Friday, November 2, 2012

Special orders from the 'grave'



The U.S. Constitution and the Amendments have guaranteed certain basic rights to each individual, however, there is no constitutional right that is absolute nor the rights  to make decisions treated unconditionally.  The cases reviewed disclosed issues of rights to informed consent, privacy, refuse treatment, advance directives, assisted suicide, and providing clear and convincing evidence.

In Canterbury v. Spence we learned that there is a right to be informed of possible risks, benefits and alternatives of a proposed diagnostic or treatment.  Patients also has the right to consent or decline any and all interventions including life saving or life prolonging treatment.  However, it is the treating physician’s responsibility to educate and inform patient in order to ascertain informed consent.  It is also his/her duty to give full disclosure since he has the expertise, skills and knowledge but the degree of disclosure has limitations if it would adversely affect the outcome of the procedure.  Information provided should be within reasonable scope for the patient to understand.  The patient can also consent and withdraw at any time during the interface of a medical or surgical operation.

Likewise, the Cruzan case led the courts to decide on the common law right to informed consent.  The Living Will statute clearly defines the concept of clear and convincing evidence of a patient’s wishes.  Constitutionally, all competent persons are protected by this constitutional right but an incompetent person would not since they are unable to make an informed and voluntary choice to exercise the right of choosing between life and death.  Unless their wishes were clearly outlined in an advanced directive, then it’s the duty of health care giver to establish life support.

Consequently, one ponders the clear and convincing evidence standard as it applies to the interest of the medical field, the state and surrogates.  As for the surrogates, their actions are questioned because of the likelihood that they might not act to protect the patient.  The states interest lies in preserving life while the medical field’s interest may lie in the monetary gain of providing their services.  I strongly believe that Nancy Cruzan’s parents were more than qualified in exercising such a right but the state of Missouri required the rights of the constitution which upheld the clear and convincing evidence of a patient’s wishes instead of confiding in the family’s decision.

_Apply what you read_:
[A] In the blog post on patients' rights, which case showed that a patient has a right to be informed of the possible risks, benefits and alternatives of a proposed treatment?
[B] Rewrite the blog post on patients' rights from "Likewise, the Cruzan" up to and including "establish life support.", putting "caregiver" in place of "health care giver".
[C] Carry the blog post on patients' rights forward from the point where it stops.

_Information shown_:
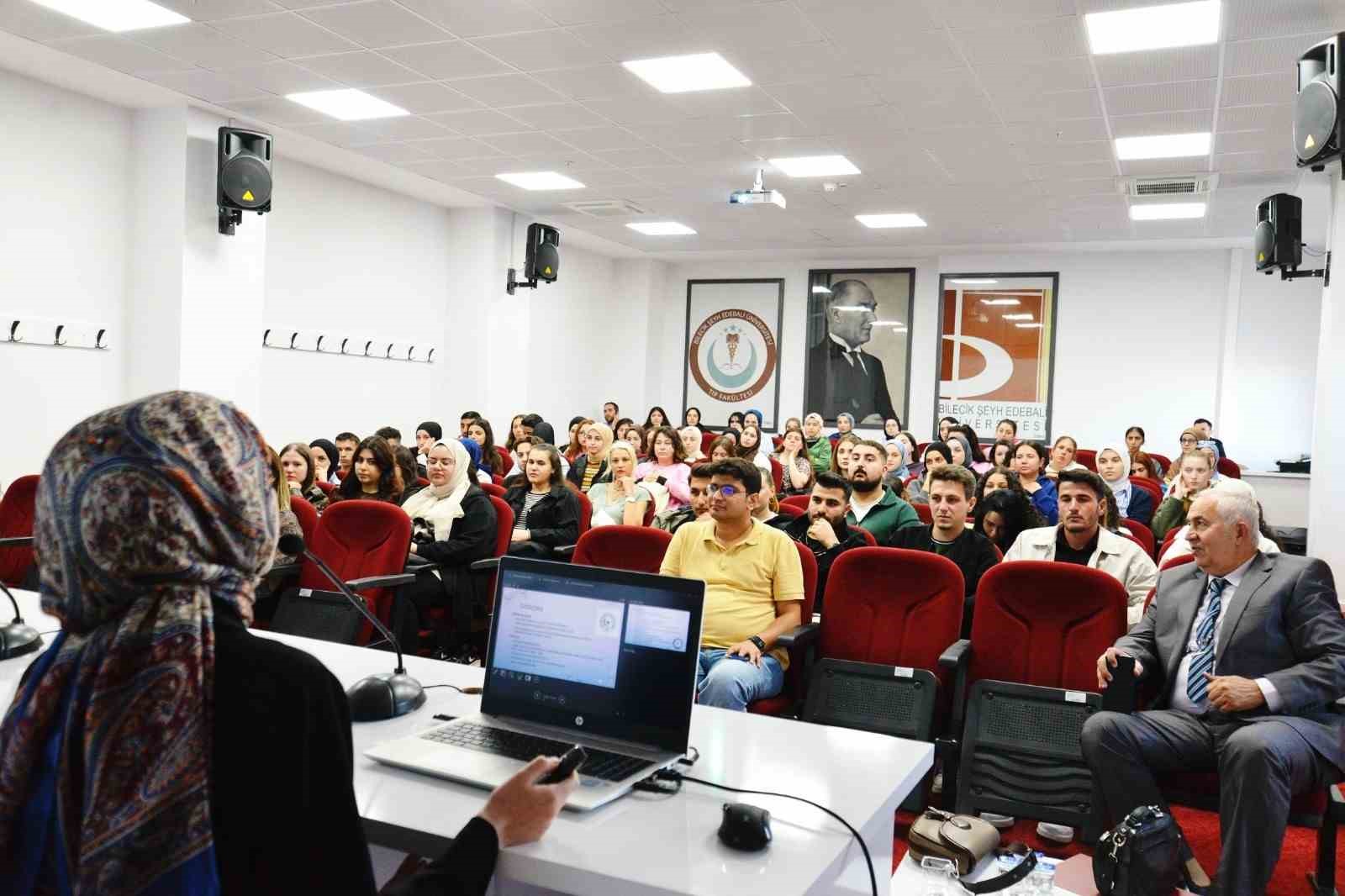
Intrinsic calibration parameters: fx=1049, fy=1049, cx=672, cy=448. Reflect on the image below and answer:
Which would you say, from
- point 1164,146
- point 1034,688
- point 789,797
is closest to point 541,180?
point 1164,146

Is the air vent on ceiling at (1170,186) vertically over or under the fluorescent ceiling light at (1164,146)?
under

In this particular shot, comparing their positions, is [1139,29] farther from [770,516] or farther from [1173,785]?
[1173,785]

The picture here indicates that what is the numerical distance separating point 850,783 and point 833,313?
12104 mm

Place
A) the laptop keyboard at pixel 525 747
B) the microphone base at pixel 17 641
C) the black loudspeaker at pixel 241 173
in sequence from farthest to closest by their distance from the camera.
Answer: the black loudspeaker at pixel 241 173, the microphone base at pixel 17 641, the laptop keyboard at pixel 525 747

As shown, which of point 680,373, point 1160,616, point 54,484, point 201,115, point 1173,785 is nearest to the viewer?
point 54,484

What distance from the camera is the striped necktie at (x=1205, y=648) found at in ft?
10.2

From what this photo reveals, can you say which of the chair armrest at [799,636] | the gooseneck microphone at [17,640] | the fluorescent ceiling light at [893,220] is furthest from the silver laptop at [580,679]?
the fluorescent ceiling light at [893,220]

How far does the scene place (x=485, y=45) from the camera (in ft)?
19.3

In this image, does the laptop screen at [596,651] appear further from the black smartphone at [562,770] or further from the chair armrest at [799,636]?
the chair armrest at [799,636]

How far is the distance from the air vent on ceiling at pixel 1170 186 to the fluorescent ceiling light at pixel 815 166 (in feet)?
7.31

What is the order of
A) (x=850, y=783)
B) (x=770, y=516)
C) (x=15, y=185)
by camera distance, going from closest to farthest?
(x=850, y=783) → (x=770, y=516) → (x=15, y=185)

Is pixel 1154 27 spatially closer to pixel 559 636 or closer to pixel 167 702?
pixel 559 636

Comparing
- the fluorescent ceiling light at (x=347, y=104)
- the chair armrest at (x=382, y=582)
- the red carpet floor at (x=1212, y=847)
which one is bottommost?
the red carpet floor at (x=1212, y=847)

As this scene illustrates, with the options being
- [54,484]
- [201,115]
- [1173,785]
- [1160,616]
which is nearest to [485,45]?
[201,115]
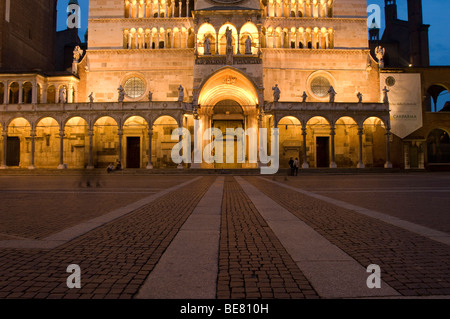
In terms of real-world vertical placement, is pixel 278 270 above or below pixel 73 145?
below

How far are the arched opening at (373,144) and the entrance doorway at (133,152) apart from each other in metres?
25.3

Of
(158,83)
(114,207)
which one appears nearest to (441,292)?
(114,207)

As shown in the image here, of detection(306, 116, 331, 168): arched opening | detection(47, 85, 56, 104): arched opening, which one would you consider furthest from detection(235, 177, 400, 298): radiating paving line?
detection(47, 85, 56, 104): arched opening

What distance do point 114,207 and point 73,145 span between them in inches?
1257

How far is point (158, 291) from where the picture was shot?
2602 millimetres

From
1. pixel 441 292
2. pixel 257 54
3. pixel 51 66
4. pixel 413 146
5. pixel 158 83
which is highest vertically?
pixel 51 66

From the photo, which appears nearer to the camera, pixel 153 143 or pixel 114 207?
pixel 114 207

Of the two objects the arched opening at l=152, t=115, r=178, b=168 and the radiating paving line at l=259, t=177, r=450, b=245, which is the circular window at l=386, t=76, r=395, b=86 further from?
the radiating paving line at l=259, t=177, r=450, b=245

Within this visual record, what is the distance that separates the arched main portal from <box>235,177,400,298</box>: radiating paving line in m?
29.5

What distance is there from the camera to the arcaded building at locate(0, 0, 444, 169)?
33.9 meters

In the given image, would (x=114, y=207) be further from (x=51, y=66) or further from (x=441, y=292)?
(x=51, y=66)

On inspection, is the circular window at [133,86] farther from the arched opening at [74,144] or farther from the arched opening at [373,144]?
the arched opening at [373,144]

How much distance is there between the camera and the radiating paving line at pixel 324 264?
261cm

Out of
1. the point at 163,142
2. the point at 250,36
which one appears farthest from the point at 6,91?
the point at 250,36
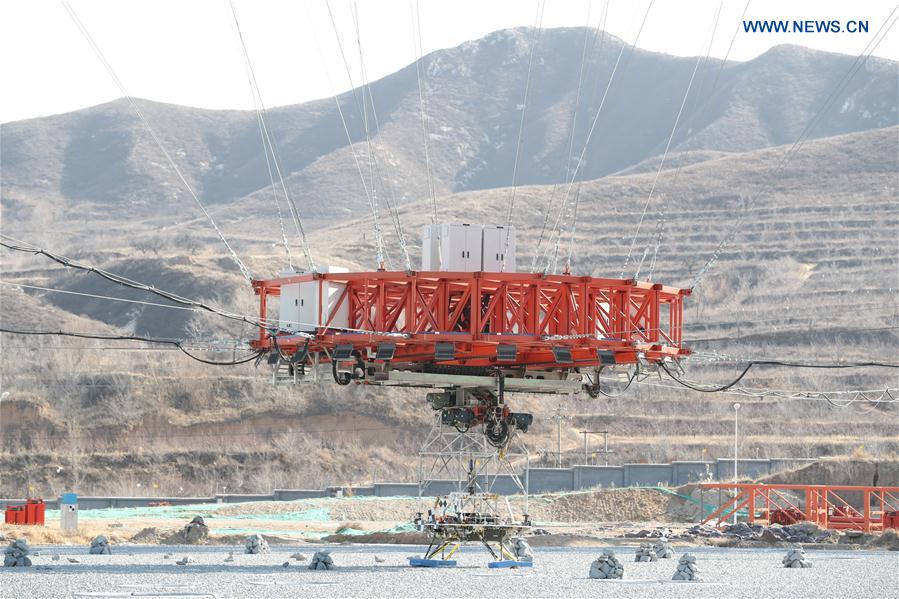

_Exercise responses_:
[A] Canterbury v. Spence

[B]
Likewise, the Cruzan case led the courts to decide on the common law right to informed consent.  The Living Will statute clearly defines the concept of clear and convincing evidence of a patient’s wishes.  Constitutionally, all competent persons are protected by this constitutional right but an incompetent person would not since they are unable to make an informed and voluntary choice to exercise the right of choosing between life and death.  Unless their wishes were clearly outlined in an advanced directive, then it’s the duty of caregiver to establish life support.

[C]
Then there was Vacco v Quill which pointed out the distinction between refusing treatment and assisted suicide.  New York State worked to support a ban on assisted suicide which posed a violation of the Equal Protection Clause of the Fourteenth Amendment.  It is alleged that terminally ill patients have the right to get assistance with their deaths by removing life support systems while competent patients are prohibited from receiving self administering prescribed drugs that will hasten their death.  The issue of equality even in the passage of death seemed quite the contrary to the American value system that promotes the preservation of life.  This matter brought forth great contradiction in the processes of law.  Everyone has equal protection of the law but this case presents issues of classification and distinction.  Life support systems are artificial processes which is different from a person functioning on their own.  Therefore patients should be allowed to experience death naturally since it is a natural process.  In physician assisted suicide, the physician who should be the healers and preservers of life are actively involved in hastening a patient’s death.  Passing such a law will impose many risk factors including but not limited to psychological pressure, misuse (intentional killing), and a significant effect on public policy.  How would others perceive our nation if we are willing to kill people at will with their permission?  What will happen when all faith is lost in our doctors as healers?